Stored data
□ □ □ □

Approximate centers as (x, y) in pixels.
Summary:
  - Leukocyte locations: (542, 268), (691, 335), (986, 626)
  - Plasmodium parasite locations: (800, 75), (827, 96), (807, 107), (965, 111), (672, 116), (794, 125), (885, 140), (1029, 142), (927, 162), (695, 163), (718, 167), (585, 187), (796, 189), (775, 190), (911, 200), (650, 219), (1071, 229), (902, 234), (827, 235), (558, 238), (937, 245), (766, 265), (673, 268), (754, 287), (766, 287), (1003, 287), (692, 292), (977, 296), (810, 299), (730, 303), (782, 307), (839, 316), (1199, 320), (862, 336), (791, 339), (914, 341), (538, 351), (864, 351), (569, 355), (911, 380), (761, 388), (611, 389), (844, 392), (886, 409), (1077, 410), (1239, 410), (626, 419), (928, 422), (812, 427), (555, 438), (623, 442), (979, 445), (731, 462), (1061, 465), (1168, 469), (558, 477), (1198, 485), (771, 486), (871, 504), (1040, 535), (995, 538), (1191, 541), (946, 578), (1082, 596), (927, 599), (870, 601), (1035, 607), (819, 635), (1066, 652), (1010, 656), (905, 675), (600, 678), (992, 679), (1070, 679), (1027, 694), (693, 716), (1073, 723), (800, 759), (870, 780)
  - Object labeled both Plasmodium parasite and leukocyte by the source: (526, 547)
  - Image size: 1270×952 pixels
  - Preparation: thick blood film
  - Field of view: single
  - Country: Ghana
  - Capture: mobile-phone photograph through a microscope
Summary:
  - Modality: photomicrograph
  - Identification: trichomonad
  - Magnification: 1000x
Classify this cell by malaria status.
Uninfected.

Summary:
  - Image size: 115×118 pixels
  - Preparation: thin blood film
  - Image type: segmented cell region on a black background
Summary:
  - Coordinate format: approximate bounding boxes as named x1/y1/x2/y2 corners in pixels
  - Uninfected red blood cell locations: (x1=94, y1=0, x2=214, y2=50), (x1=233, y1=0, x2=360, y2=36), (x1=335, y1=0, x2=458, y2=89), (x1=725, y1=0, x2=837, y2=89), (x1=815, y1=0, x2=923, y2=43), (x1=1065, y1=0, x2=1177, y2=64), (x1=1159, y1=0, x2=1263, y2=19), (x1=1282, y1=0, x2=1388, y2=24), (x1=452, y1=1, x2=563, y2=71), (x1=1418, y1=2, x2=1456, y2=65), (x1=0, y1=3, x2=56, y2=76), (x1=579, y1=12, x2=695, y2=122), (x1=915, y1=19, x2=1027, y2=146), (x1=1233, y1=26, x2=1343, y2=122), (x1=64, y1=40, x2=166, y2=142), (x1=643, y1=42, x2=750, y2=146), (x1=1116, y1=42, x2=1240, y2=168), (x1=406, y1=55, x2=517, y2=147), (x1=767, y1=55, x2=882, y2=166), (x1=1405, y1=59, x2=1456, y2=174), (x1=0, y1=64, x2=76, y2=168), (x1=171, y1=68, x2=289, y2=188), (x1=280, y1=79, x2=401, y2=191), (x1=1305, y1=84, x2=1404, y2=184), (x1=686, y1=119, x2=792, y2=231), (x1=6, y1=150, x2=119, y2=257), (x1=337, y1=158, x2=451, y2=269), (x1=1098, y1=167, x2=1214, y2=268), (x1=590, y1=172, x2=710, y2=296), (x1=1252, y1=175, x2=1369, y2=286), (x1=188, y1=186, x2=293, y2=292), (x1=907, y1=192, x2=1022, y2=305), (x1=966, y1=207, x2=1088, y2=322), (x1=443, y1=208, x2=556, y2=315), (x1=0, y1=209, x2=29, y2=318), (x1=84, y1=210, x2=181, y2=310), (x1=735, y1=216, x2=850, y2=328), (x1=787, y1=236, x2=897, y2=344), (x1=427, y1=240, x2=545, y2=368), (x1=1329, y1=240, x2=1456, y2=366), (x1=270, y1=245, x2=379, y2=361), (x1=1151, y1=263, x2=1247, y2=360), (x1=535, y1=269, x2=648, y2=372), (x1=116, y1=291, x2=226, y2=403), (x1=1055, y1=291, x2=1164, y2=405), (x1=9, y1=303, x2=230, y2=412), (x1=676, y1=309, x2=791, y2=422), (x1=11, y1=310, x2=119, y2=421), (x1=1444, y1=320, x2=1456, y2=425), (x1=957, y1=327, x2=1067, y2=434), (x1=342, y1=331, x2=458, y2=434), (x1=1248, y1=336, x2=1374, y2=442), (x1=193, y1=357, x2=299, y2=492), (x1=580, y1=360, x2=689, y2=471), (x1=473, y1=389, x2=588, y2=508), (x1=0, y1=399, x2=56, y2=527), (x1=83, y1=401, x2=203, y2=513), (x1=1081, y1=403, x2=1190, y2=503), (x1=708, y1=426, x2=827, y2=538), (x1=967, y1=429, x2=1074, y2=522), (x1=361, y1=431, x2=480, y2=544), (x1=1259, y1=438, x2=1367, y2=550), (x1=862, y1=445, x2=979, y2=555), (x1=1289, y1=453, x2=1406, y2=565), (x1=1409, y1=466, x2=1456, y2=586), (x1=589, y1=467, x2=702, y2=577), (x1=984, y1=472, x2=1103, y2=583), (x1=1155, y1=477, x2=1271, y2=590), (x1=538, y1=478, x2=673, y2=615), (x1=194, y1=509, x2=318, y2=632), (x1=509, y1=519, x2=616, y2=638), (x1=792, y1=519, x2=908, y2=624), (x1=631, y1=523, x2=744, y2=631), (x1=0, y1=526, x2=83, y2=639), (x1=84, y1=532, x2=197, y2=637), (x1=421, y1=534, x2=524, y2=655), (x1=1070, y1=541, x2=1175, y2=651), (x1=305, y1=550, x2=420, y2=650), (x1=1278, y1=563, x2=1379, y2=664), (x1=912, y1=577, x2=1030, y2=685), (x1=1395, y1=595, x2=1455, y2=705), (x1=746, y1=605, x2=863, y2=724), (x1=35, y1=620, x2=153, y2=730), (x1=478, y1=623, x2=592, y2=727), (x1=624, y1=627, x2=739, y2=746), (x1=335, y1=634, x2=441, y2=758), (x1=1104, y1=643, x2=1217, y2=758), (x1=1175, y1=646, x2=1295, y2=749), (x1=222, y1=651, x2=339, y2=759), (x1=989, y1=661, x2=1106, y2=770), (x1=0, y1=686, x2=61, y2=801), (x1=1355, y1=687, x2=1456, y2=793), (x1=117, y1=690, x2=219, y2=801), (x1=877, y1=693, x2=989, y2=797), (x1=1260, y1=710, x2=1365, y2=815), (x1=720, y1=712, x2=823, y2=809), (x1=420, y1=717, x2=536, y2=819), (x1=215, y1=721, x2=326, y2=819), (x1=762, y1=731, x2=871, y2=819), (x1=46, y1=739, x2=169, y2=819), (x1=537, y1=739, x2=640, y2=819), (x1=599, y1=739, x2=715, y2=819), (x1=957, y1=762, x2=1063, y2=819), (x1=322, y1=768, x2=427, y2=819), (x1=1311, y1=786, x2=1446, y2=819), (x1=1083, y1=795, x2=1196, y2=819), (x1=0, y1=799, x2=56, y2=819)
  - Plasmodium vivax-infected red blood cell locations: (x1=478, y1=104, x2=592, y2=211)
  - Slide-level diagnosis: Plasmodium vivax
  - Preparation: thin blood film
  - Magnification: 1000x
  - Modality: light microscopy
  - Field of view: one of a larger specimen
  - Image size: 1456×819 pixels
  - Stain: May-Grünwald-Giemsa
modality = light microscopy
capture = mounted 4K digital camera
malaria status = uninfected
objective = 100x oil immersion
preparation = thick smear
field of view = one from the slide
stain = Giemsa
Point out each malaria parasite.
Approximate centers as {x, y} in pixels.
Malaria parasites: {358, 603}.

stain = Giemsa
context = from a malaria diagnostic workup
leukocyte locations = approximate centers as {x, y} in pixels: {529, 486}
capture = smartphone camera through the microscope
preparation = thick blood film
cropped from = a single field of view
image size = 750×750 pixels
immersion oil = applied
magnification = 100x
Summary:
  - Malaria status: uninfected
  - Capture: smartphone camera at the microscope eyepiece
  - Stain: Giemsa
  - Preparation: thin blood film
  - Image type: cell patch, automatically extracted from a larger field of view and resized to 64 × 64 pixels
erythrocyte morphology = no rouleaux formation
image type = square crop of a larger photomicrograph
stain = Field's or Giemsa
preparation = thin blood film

□ □ □ □

▸ Problem requirements: Find the lines in the records that contain the word "type", then copy every one of them.

▸ Result of the exercise:
  - Image type: segmented cell region on a black background
  - Image type: cell patch, automatically extracted from a larger field of view and resized to 64 × 64 pixels
image type = square crop of a larger photomicrograph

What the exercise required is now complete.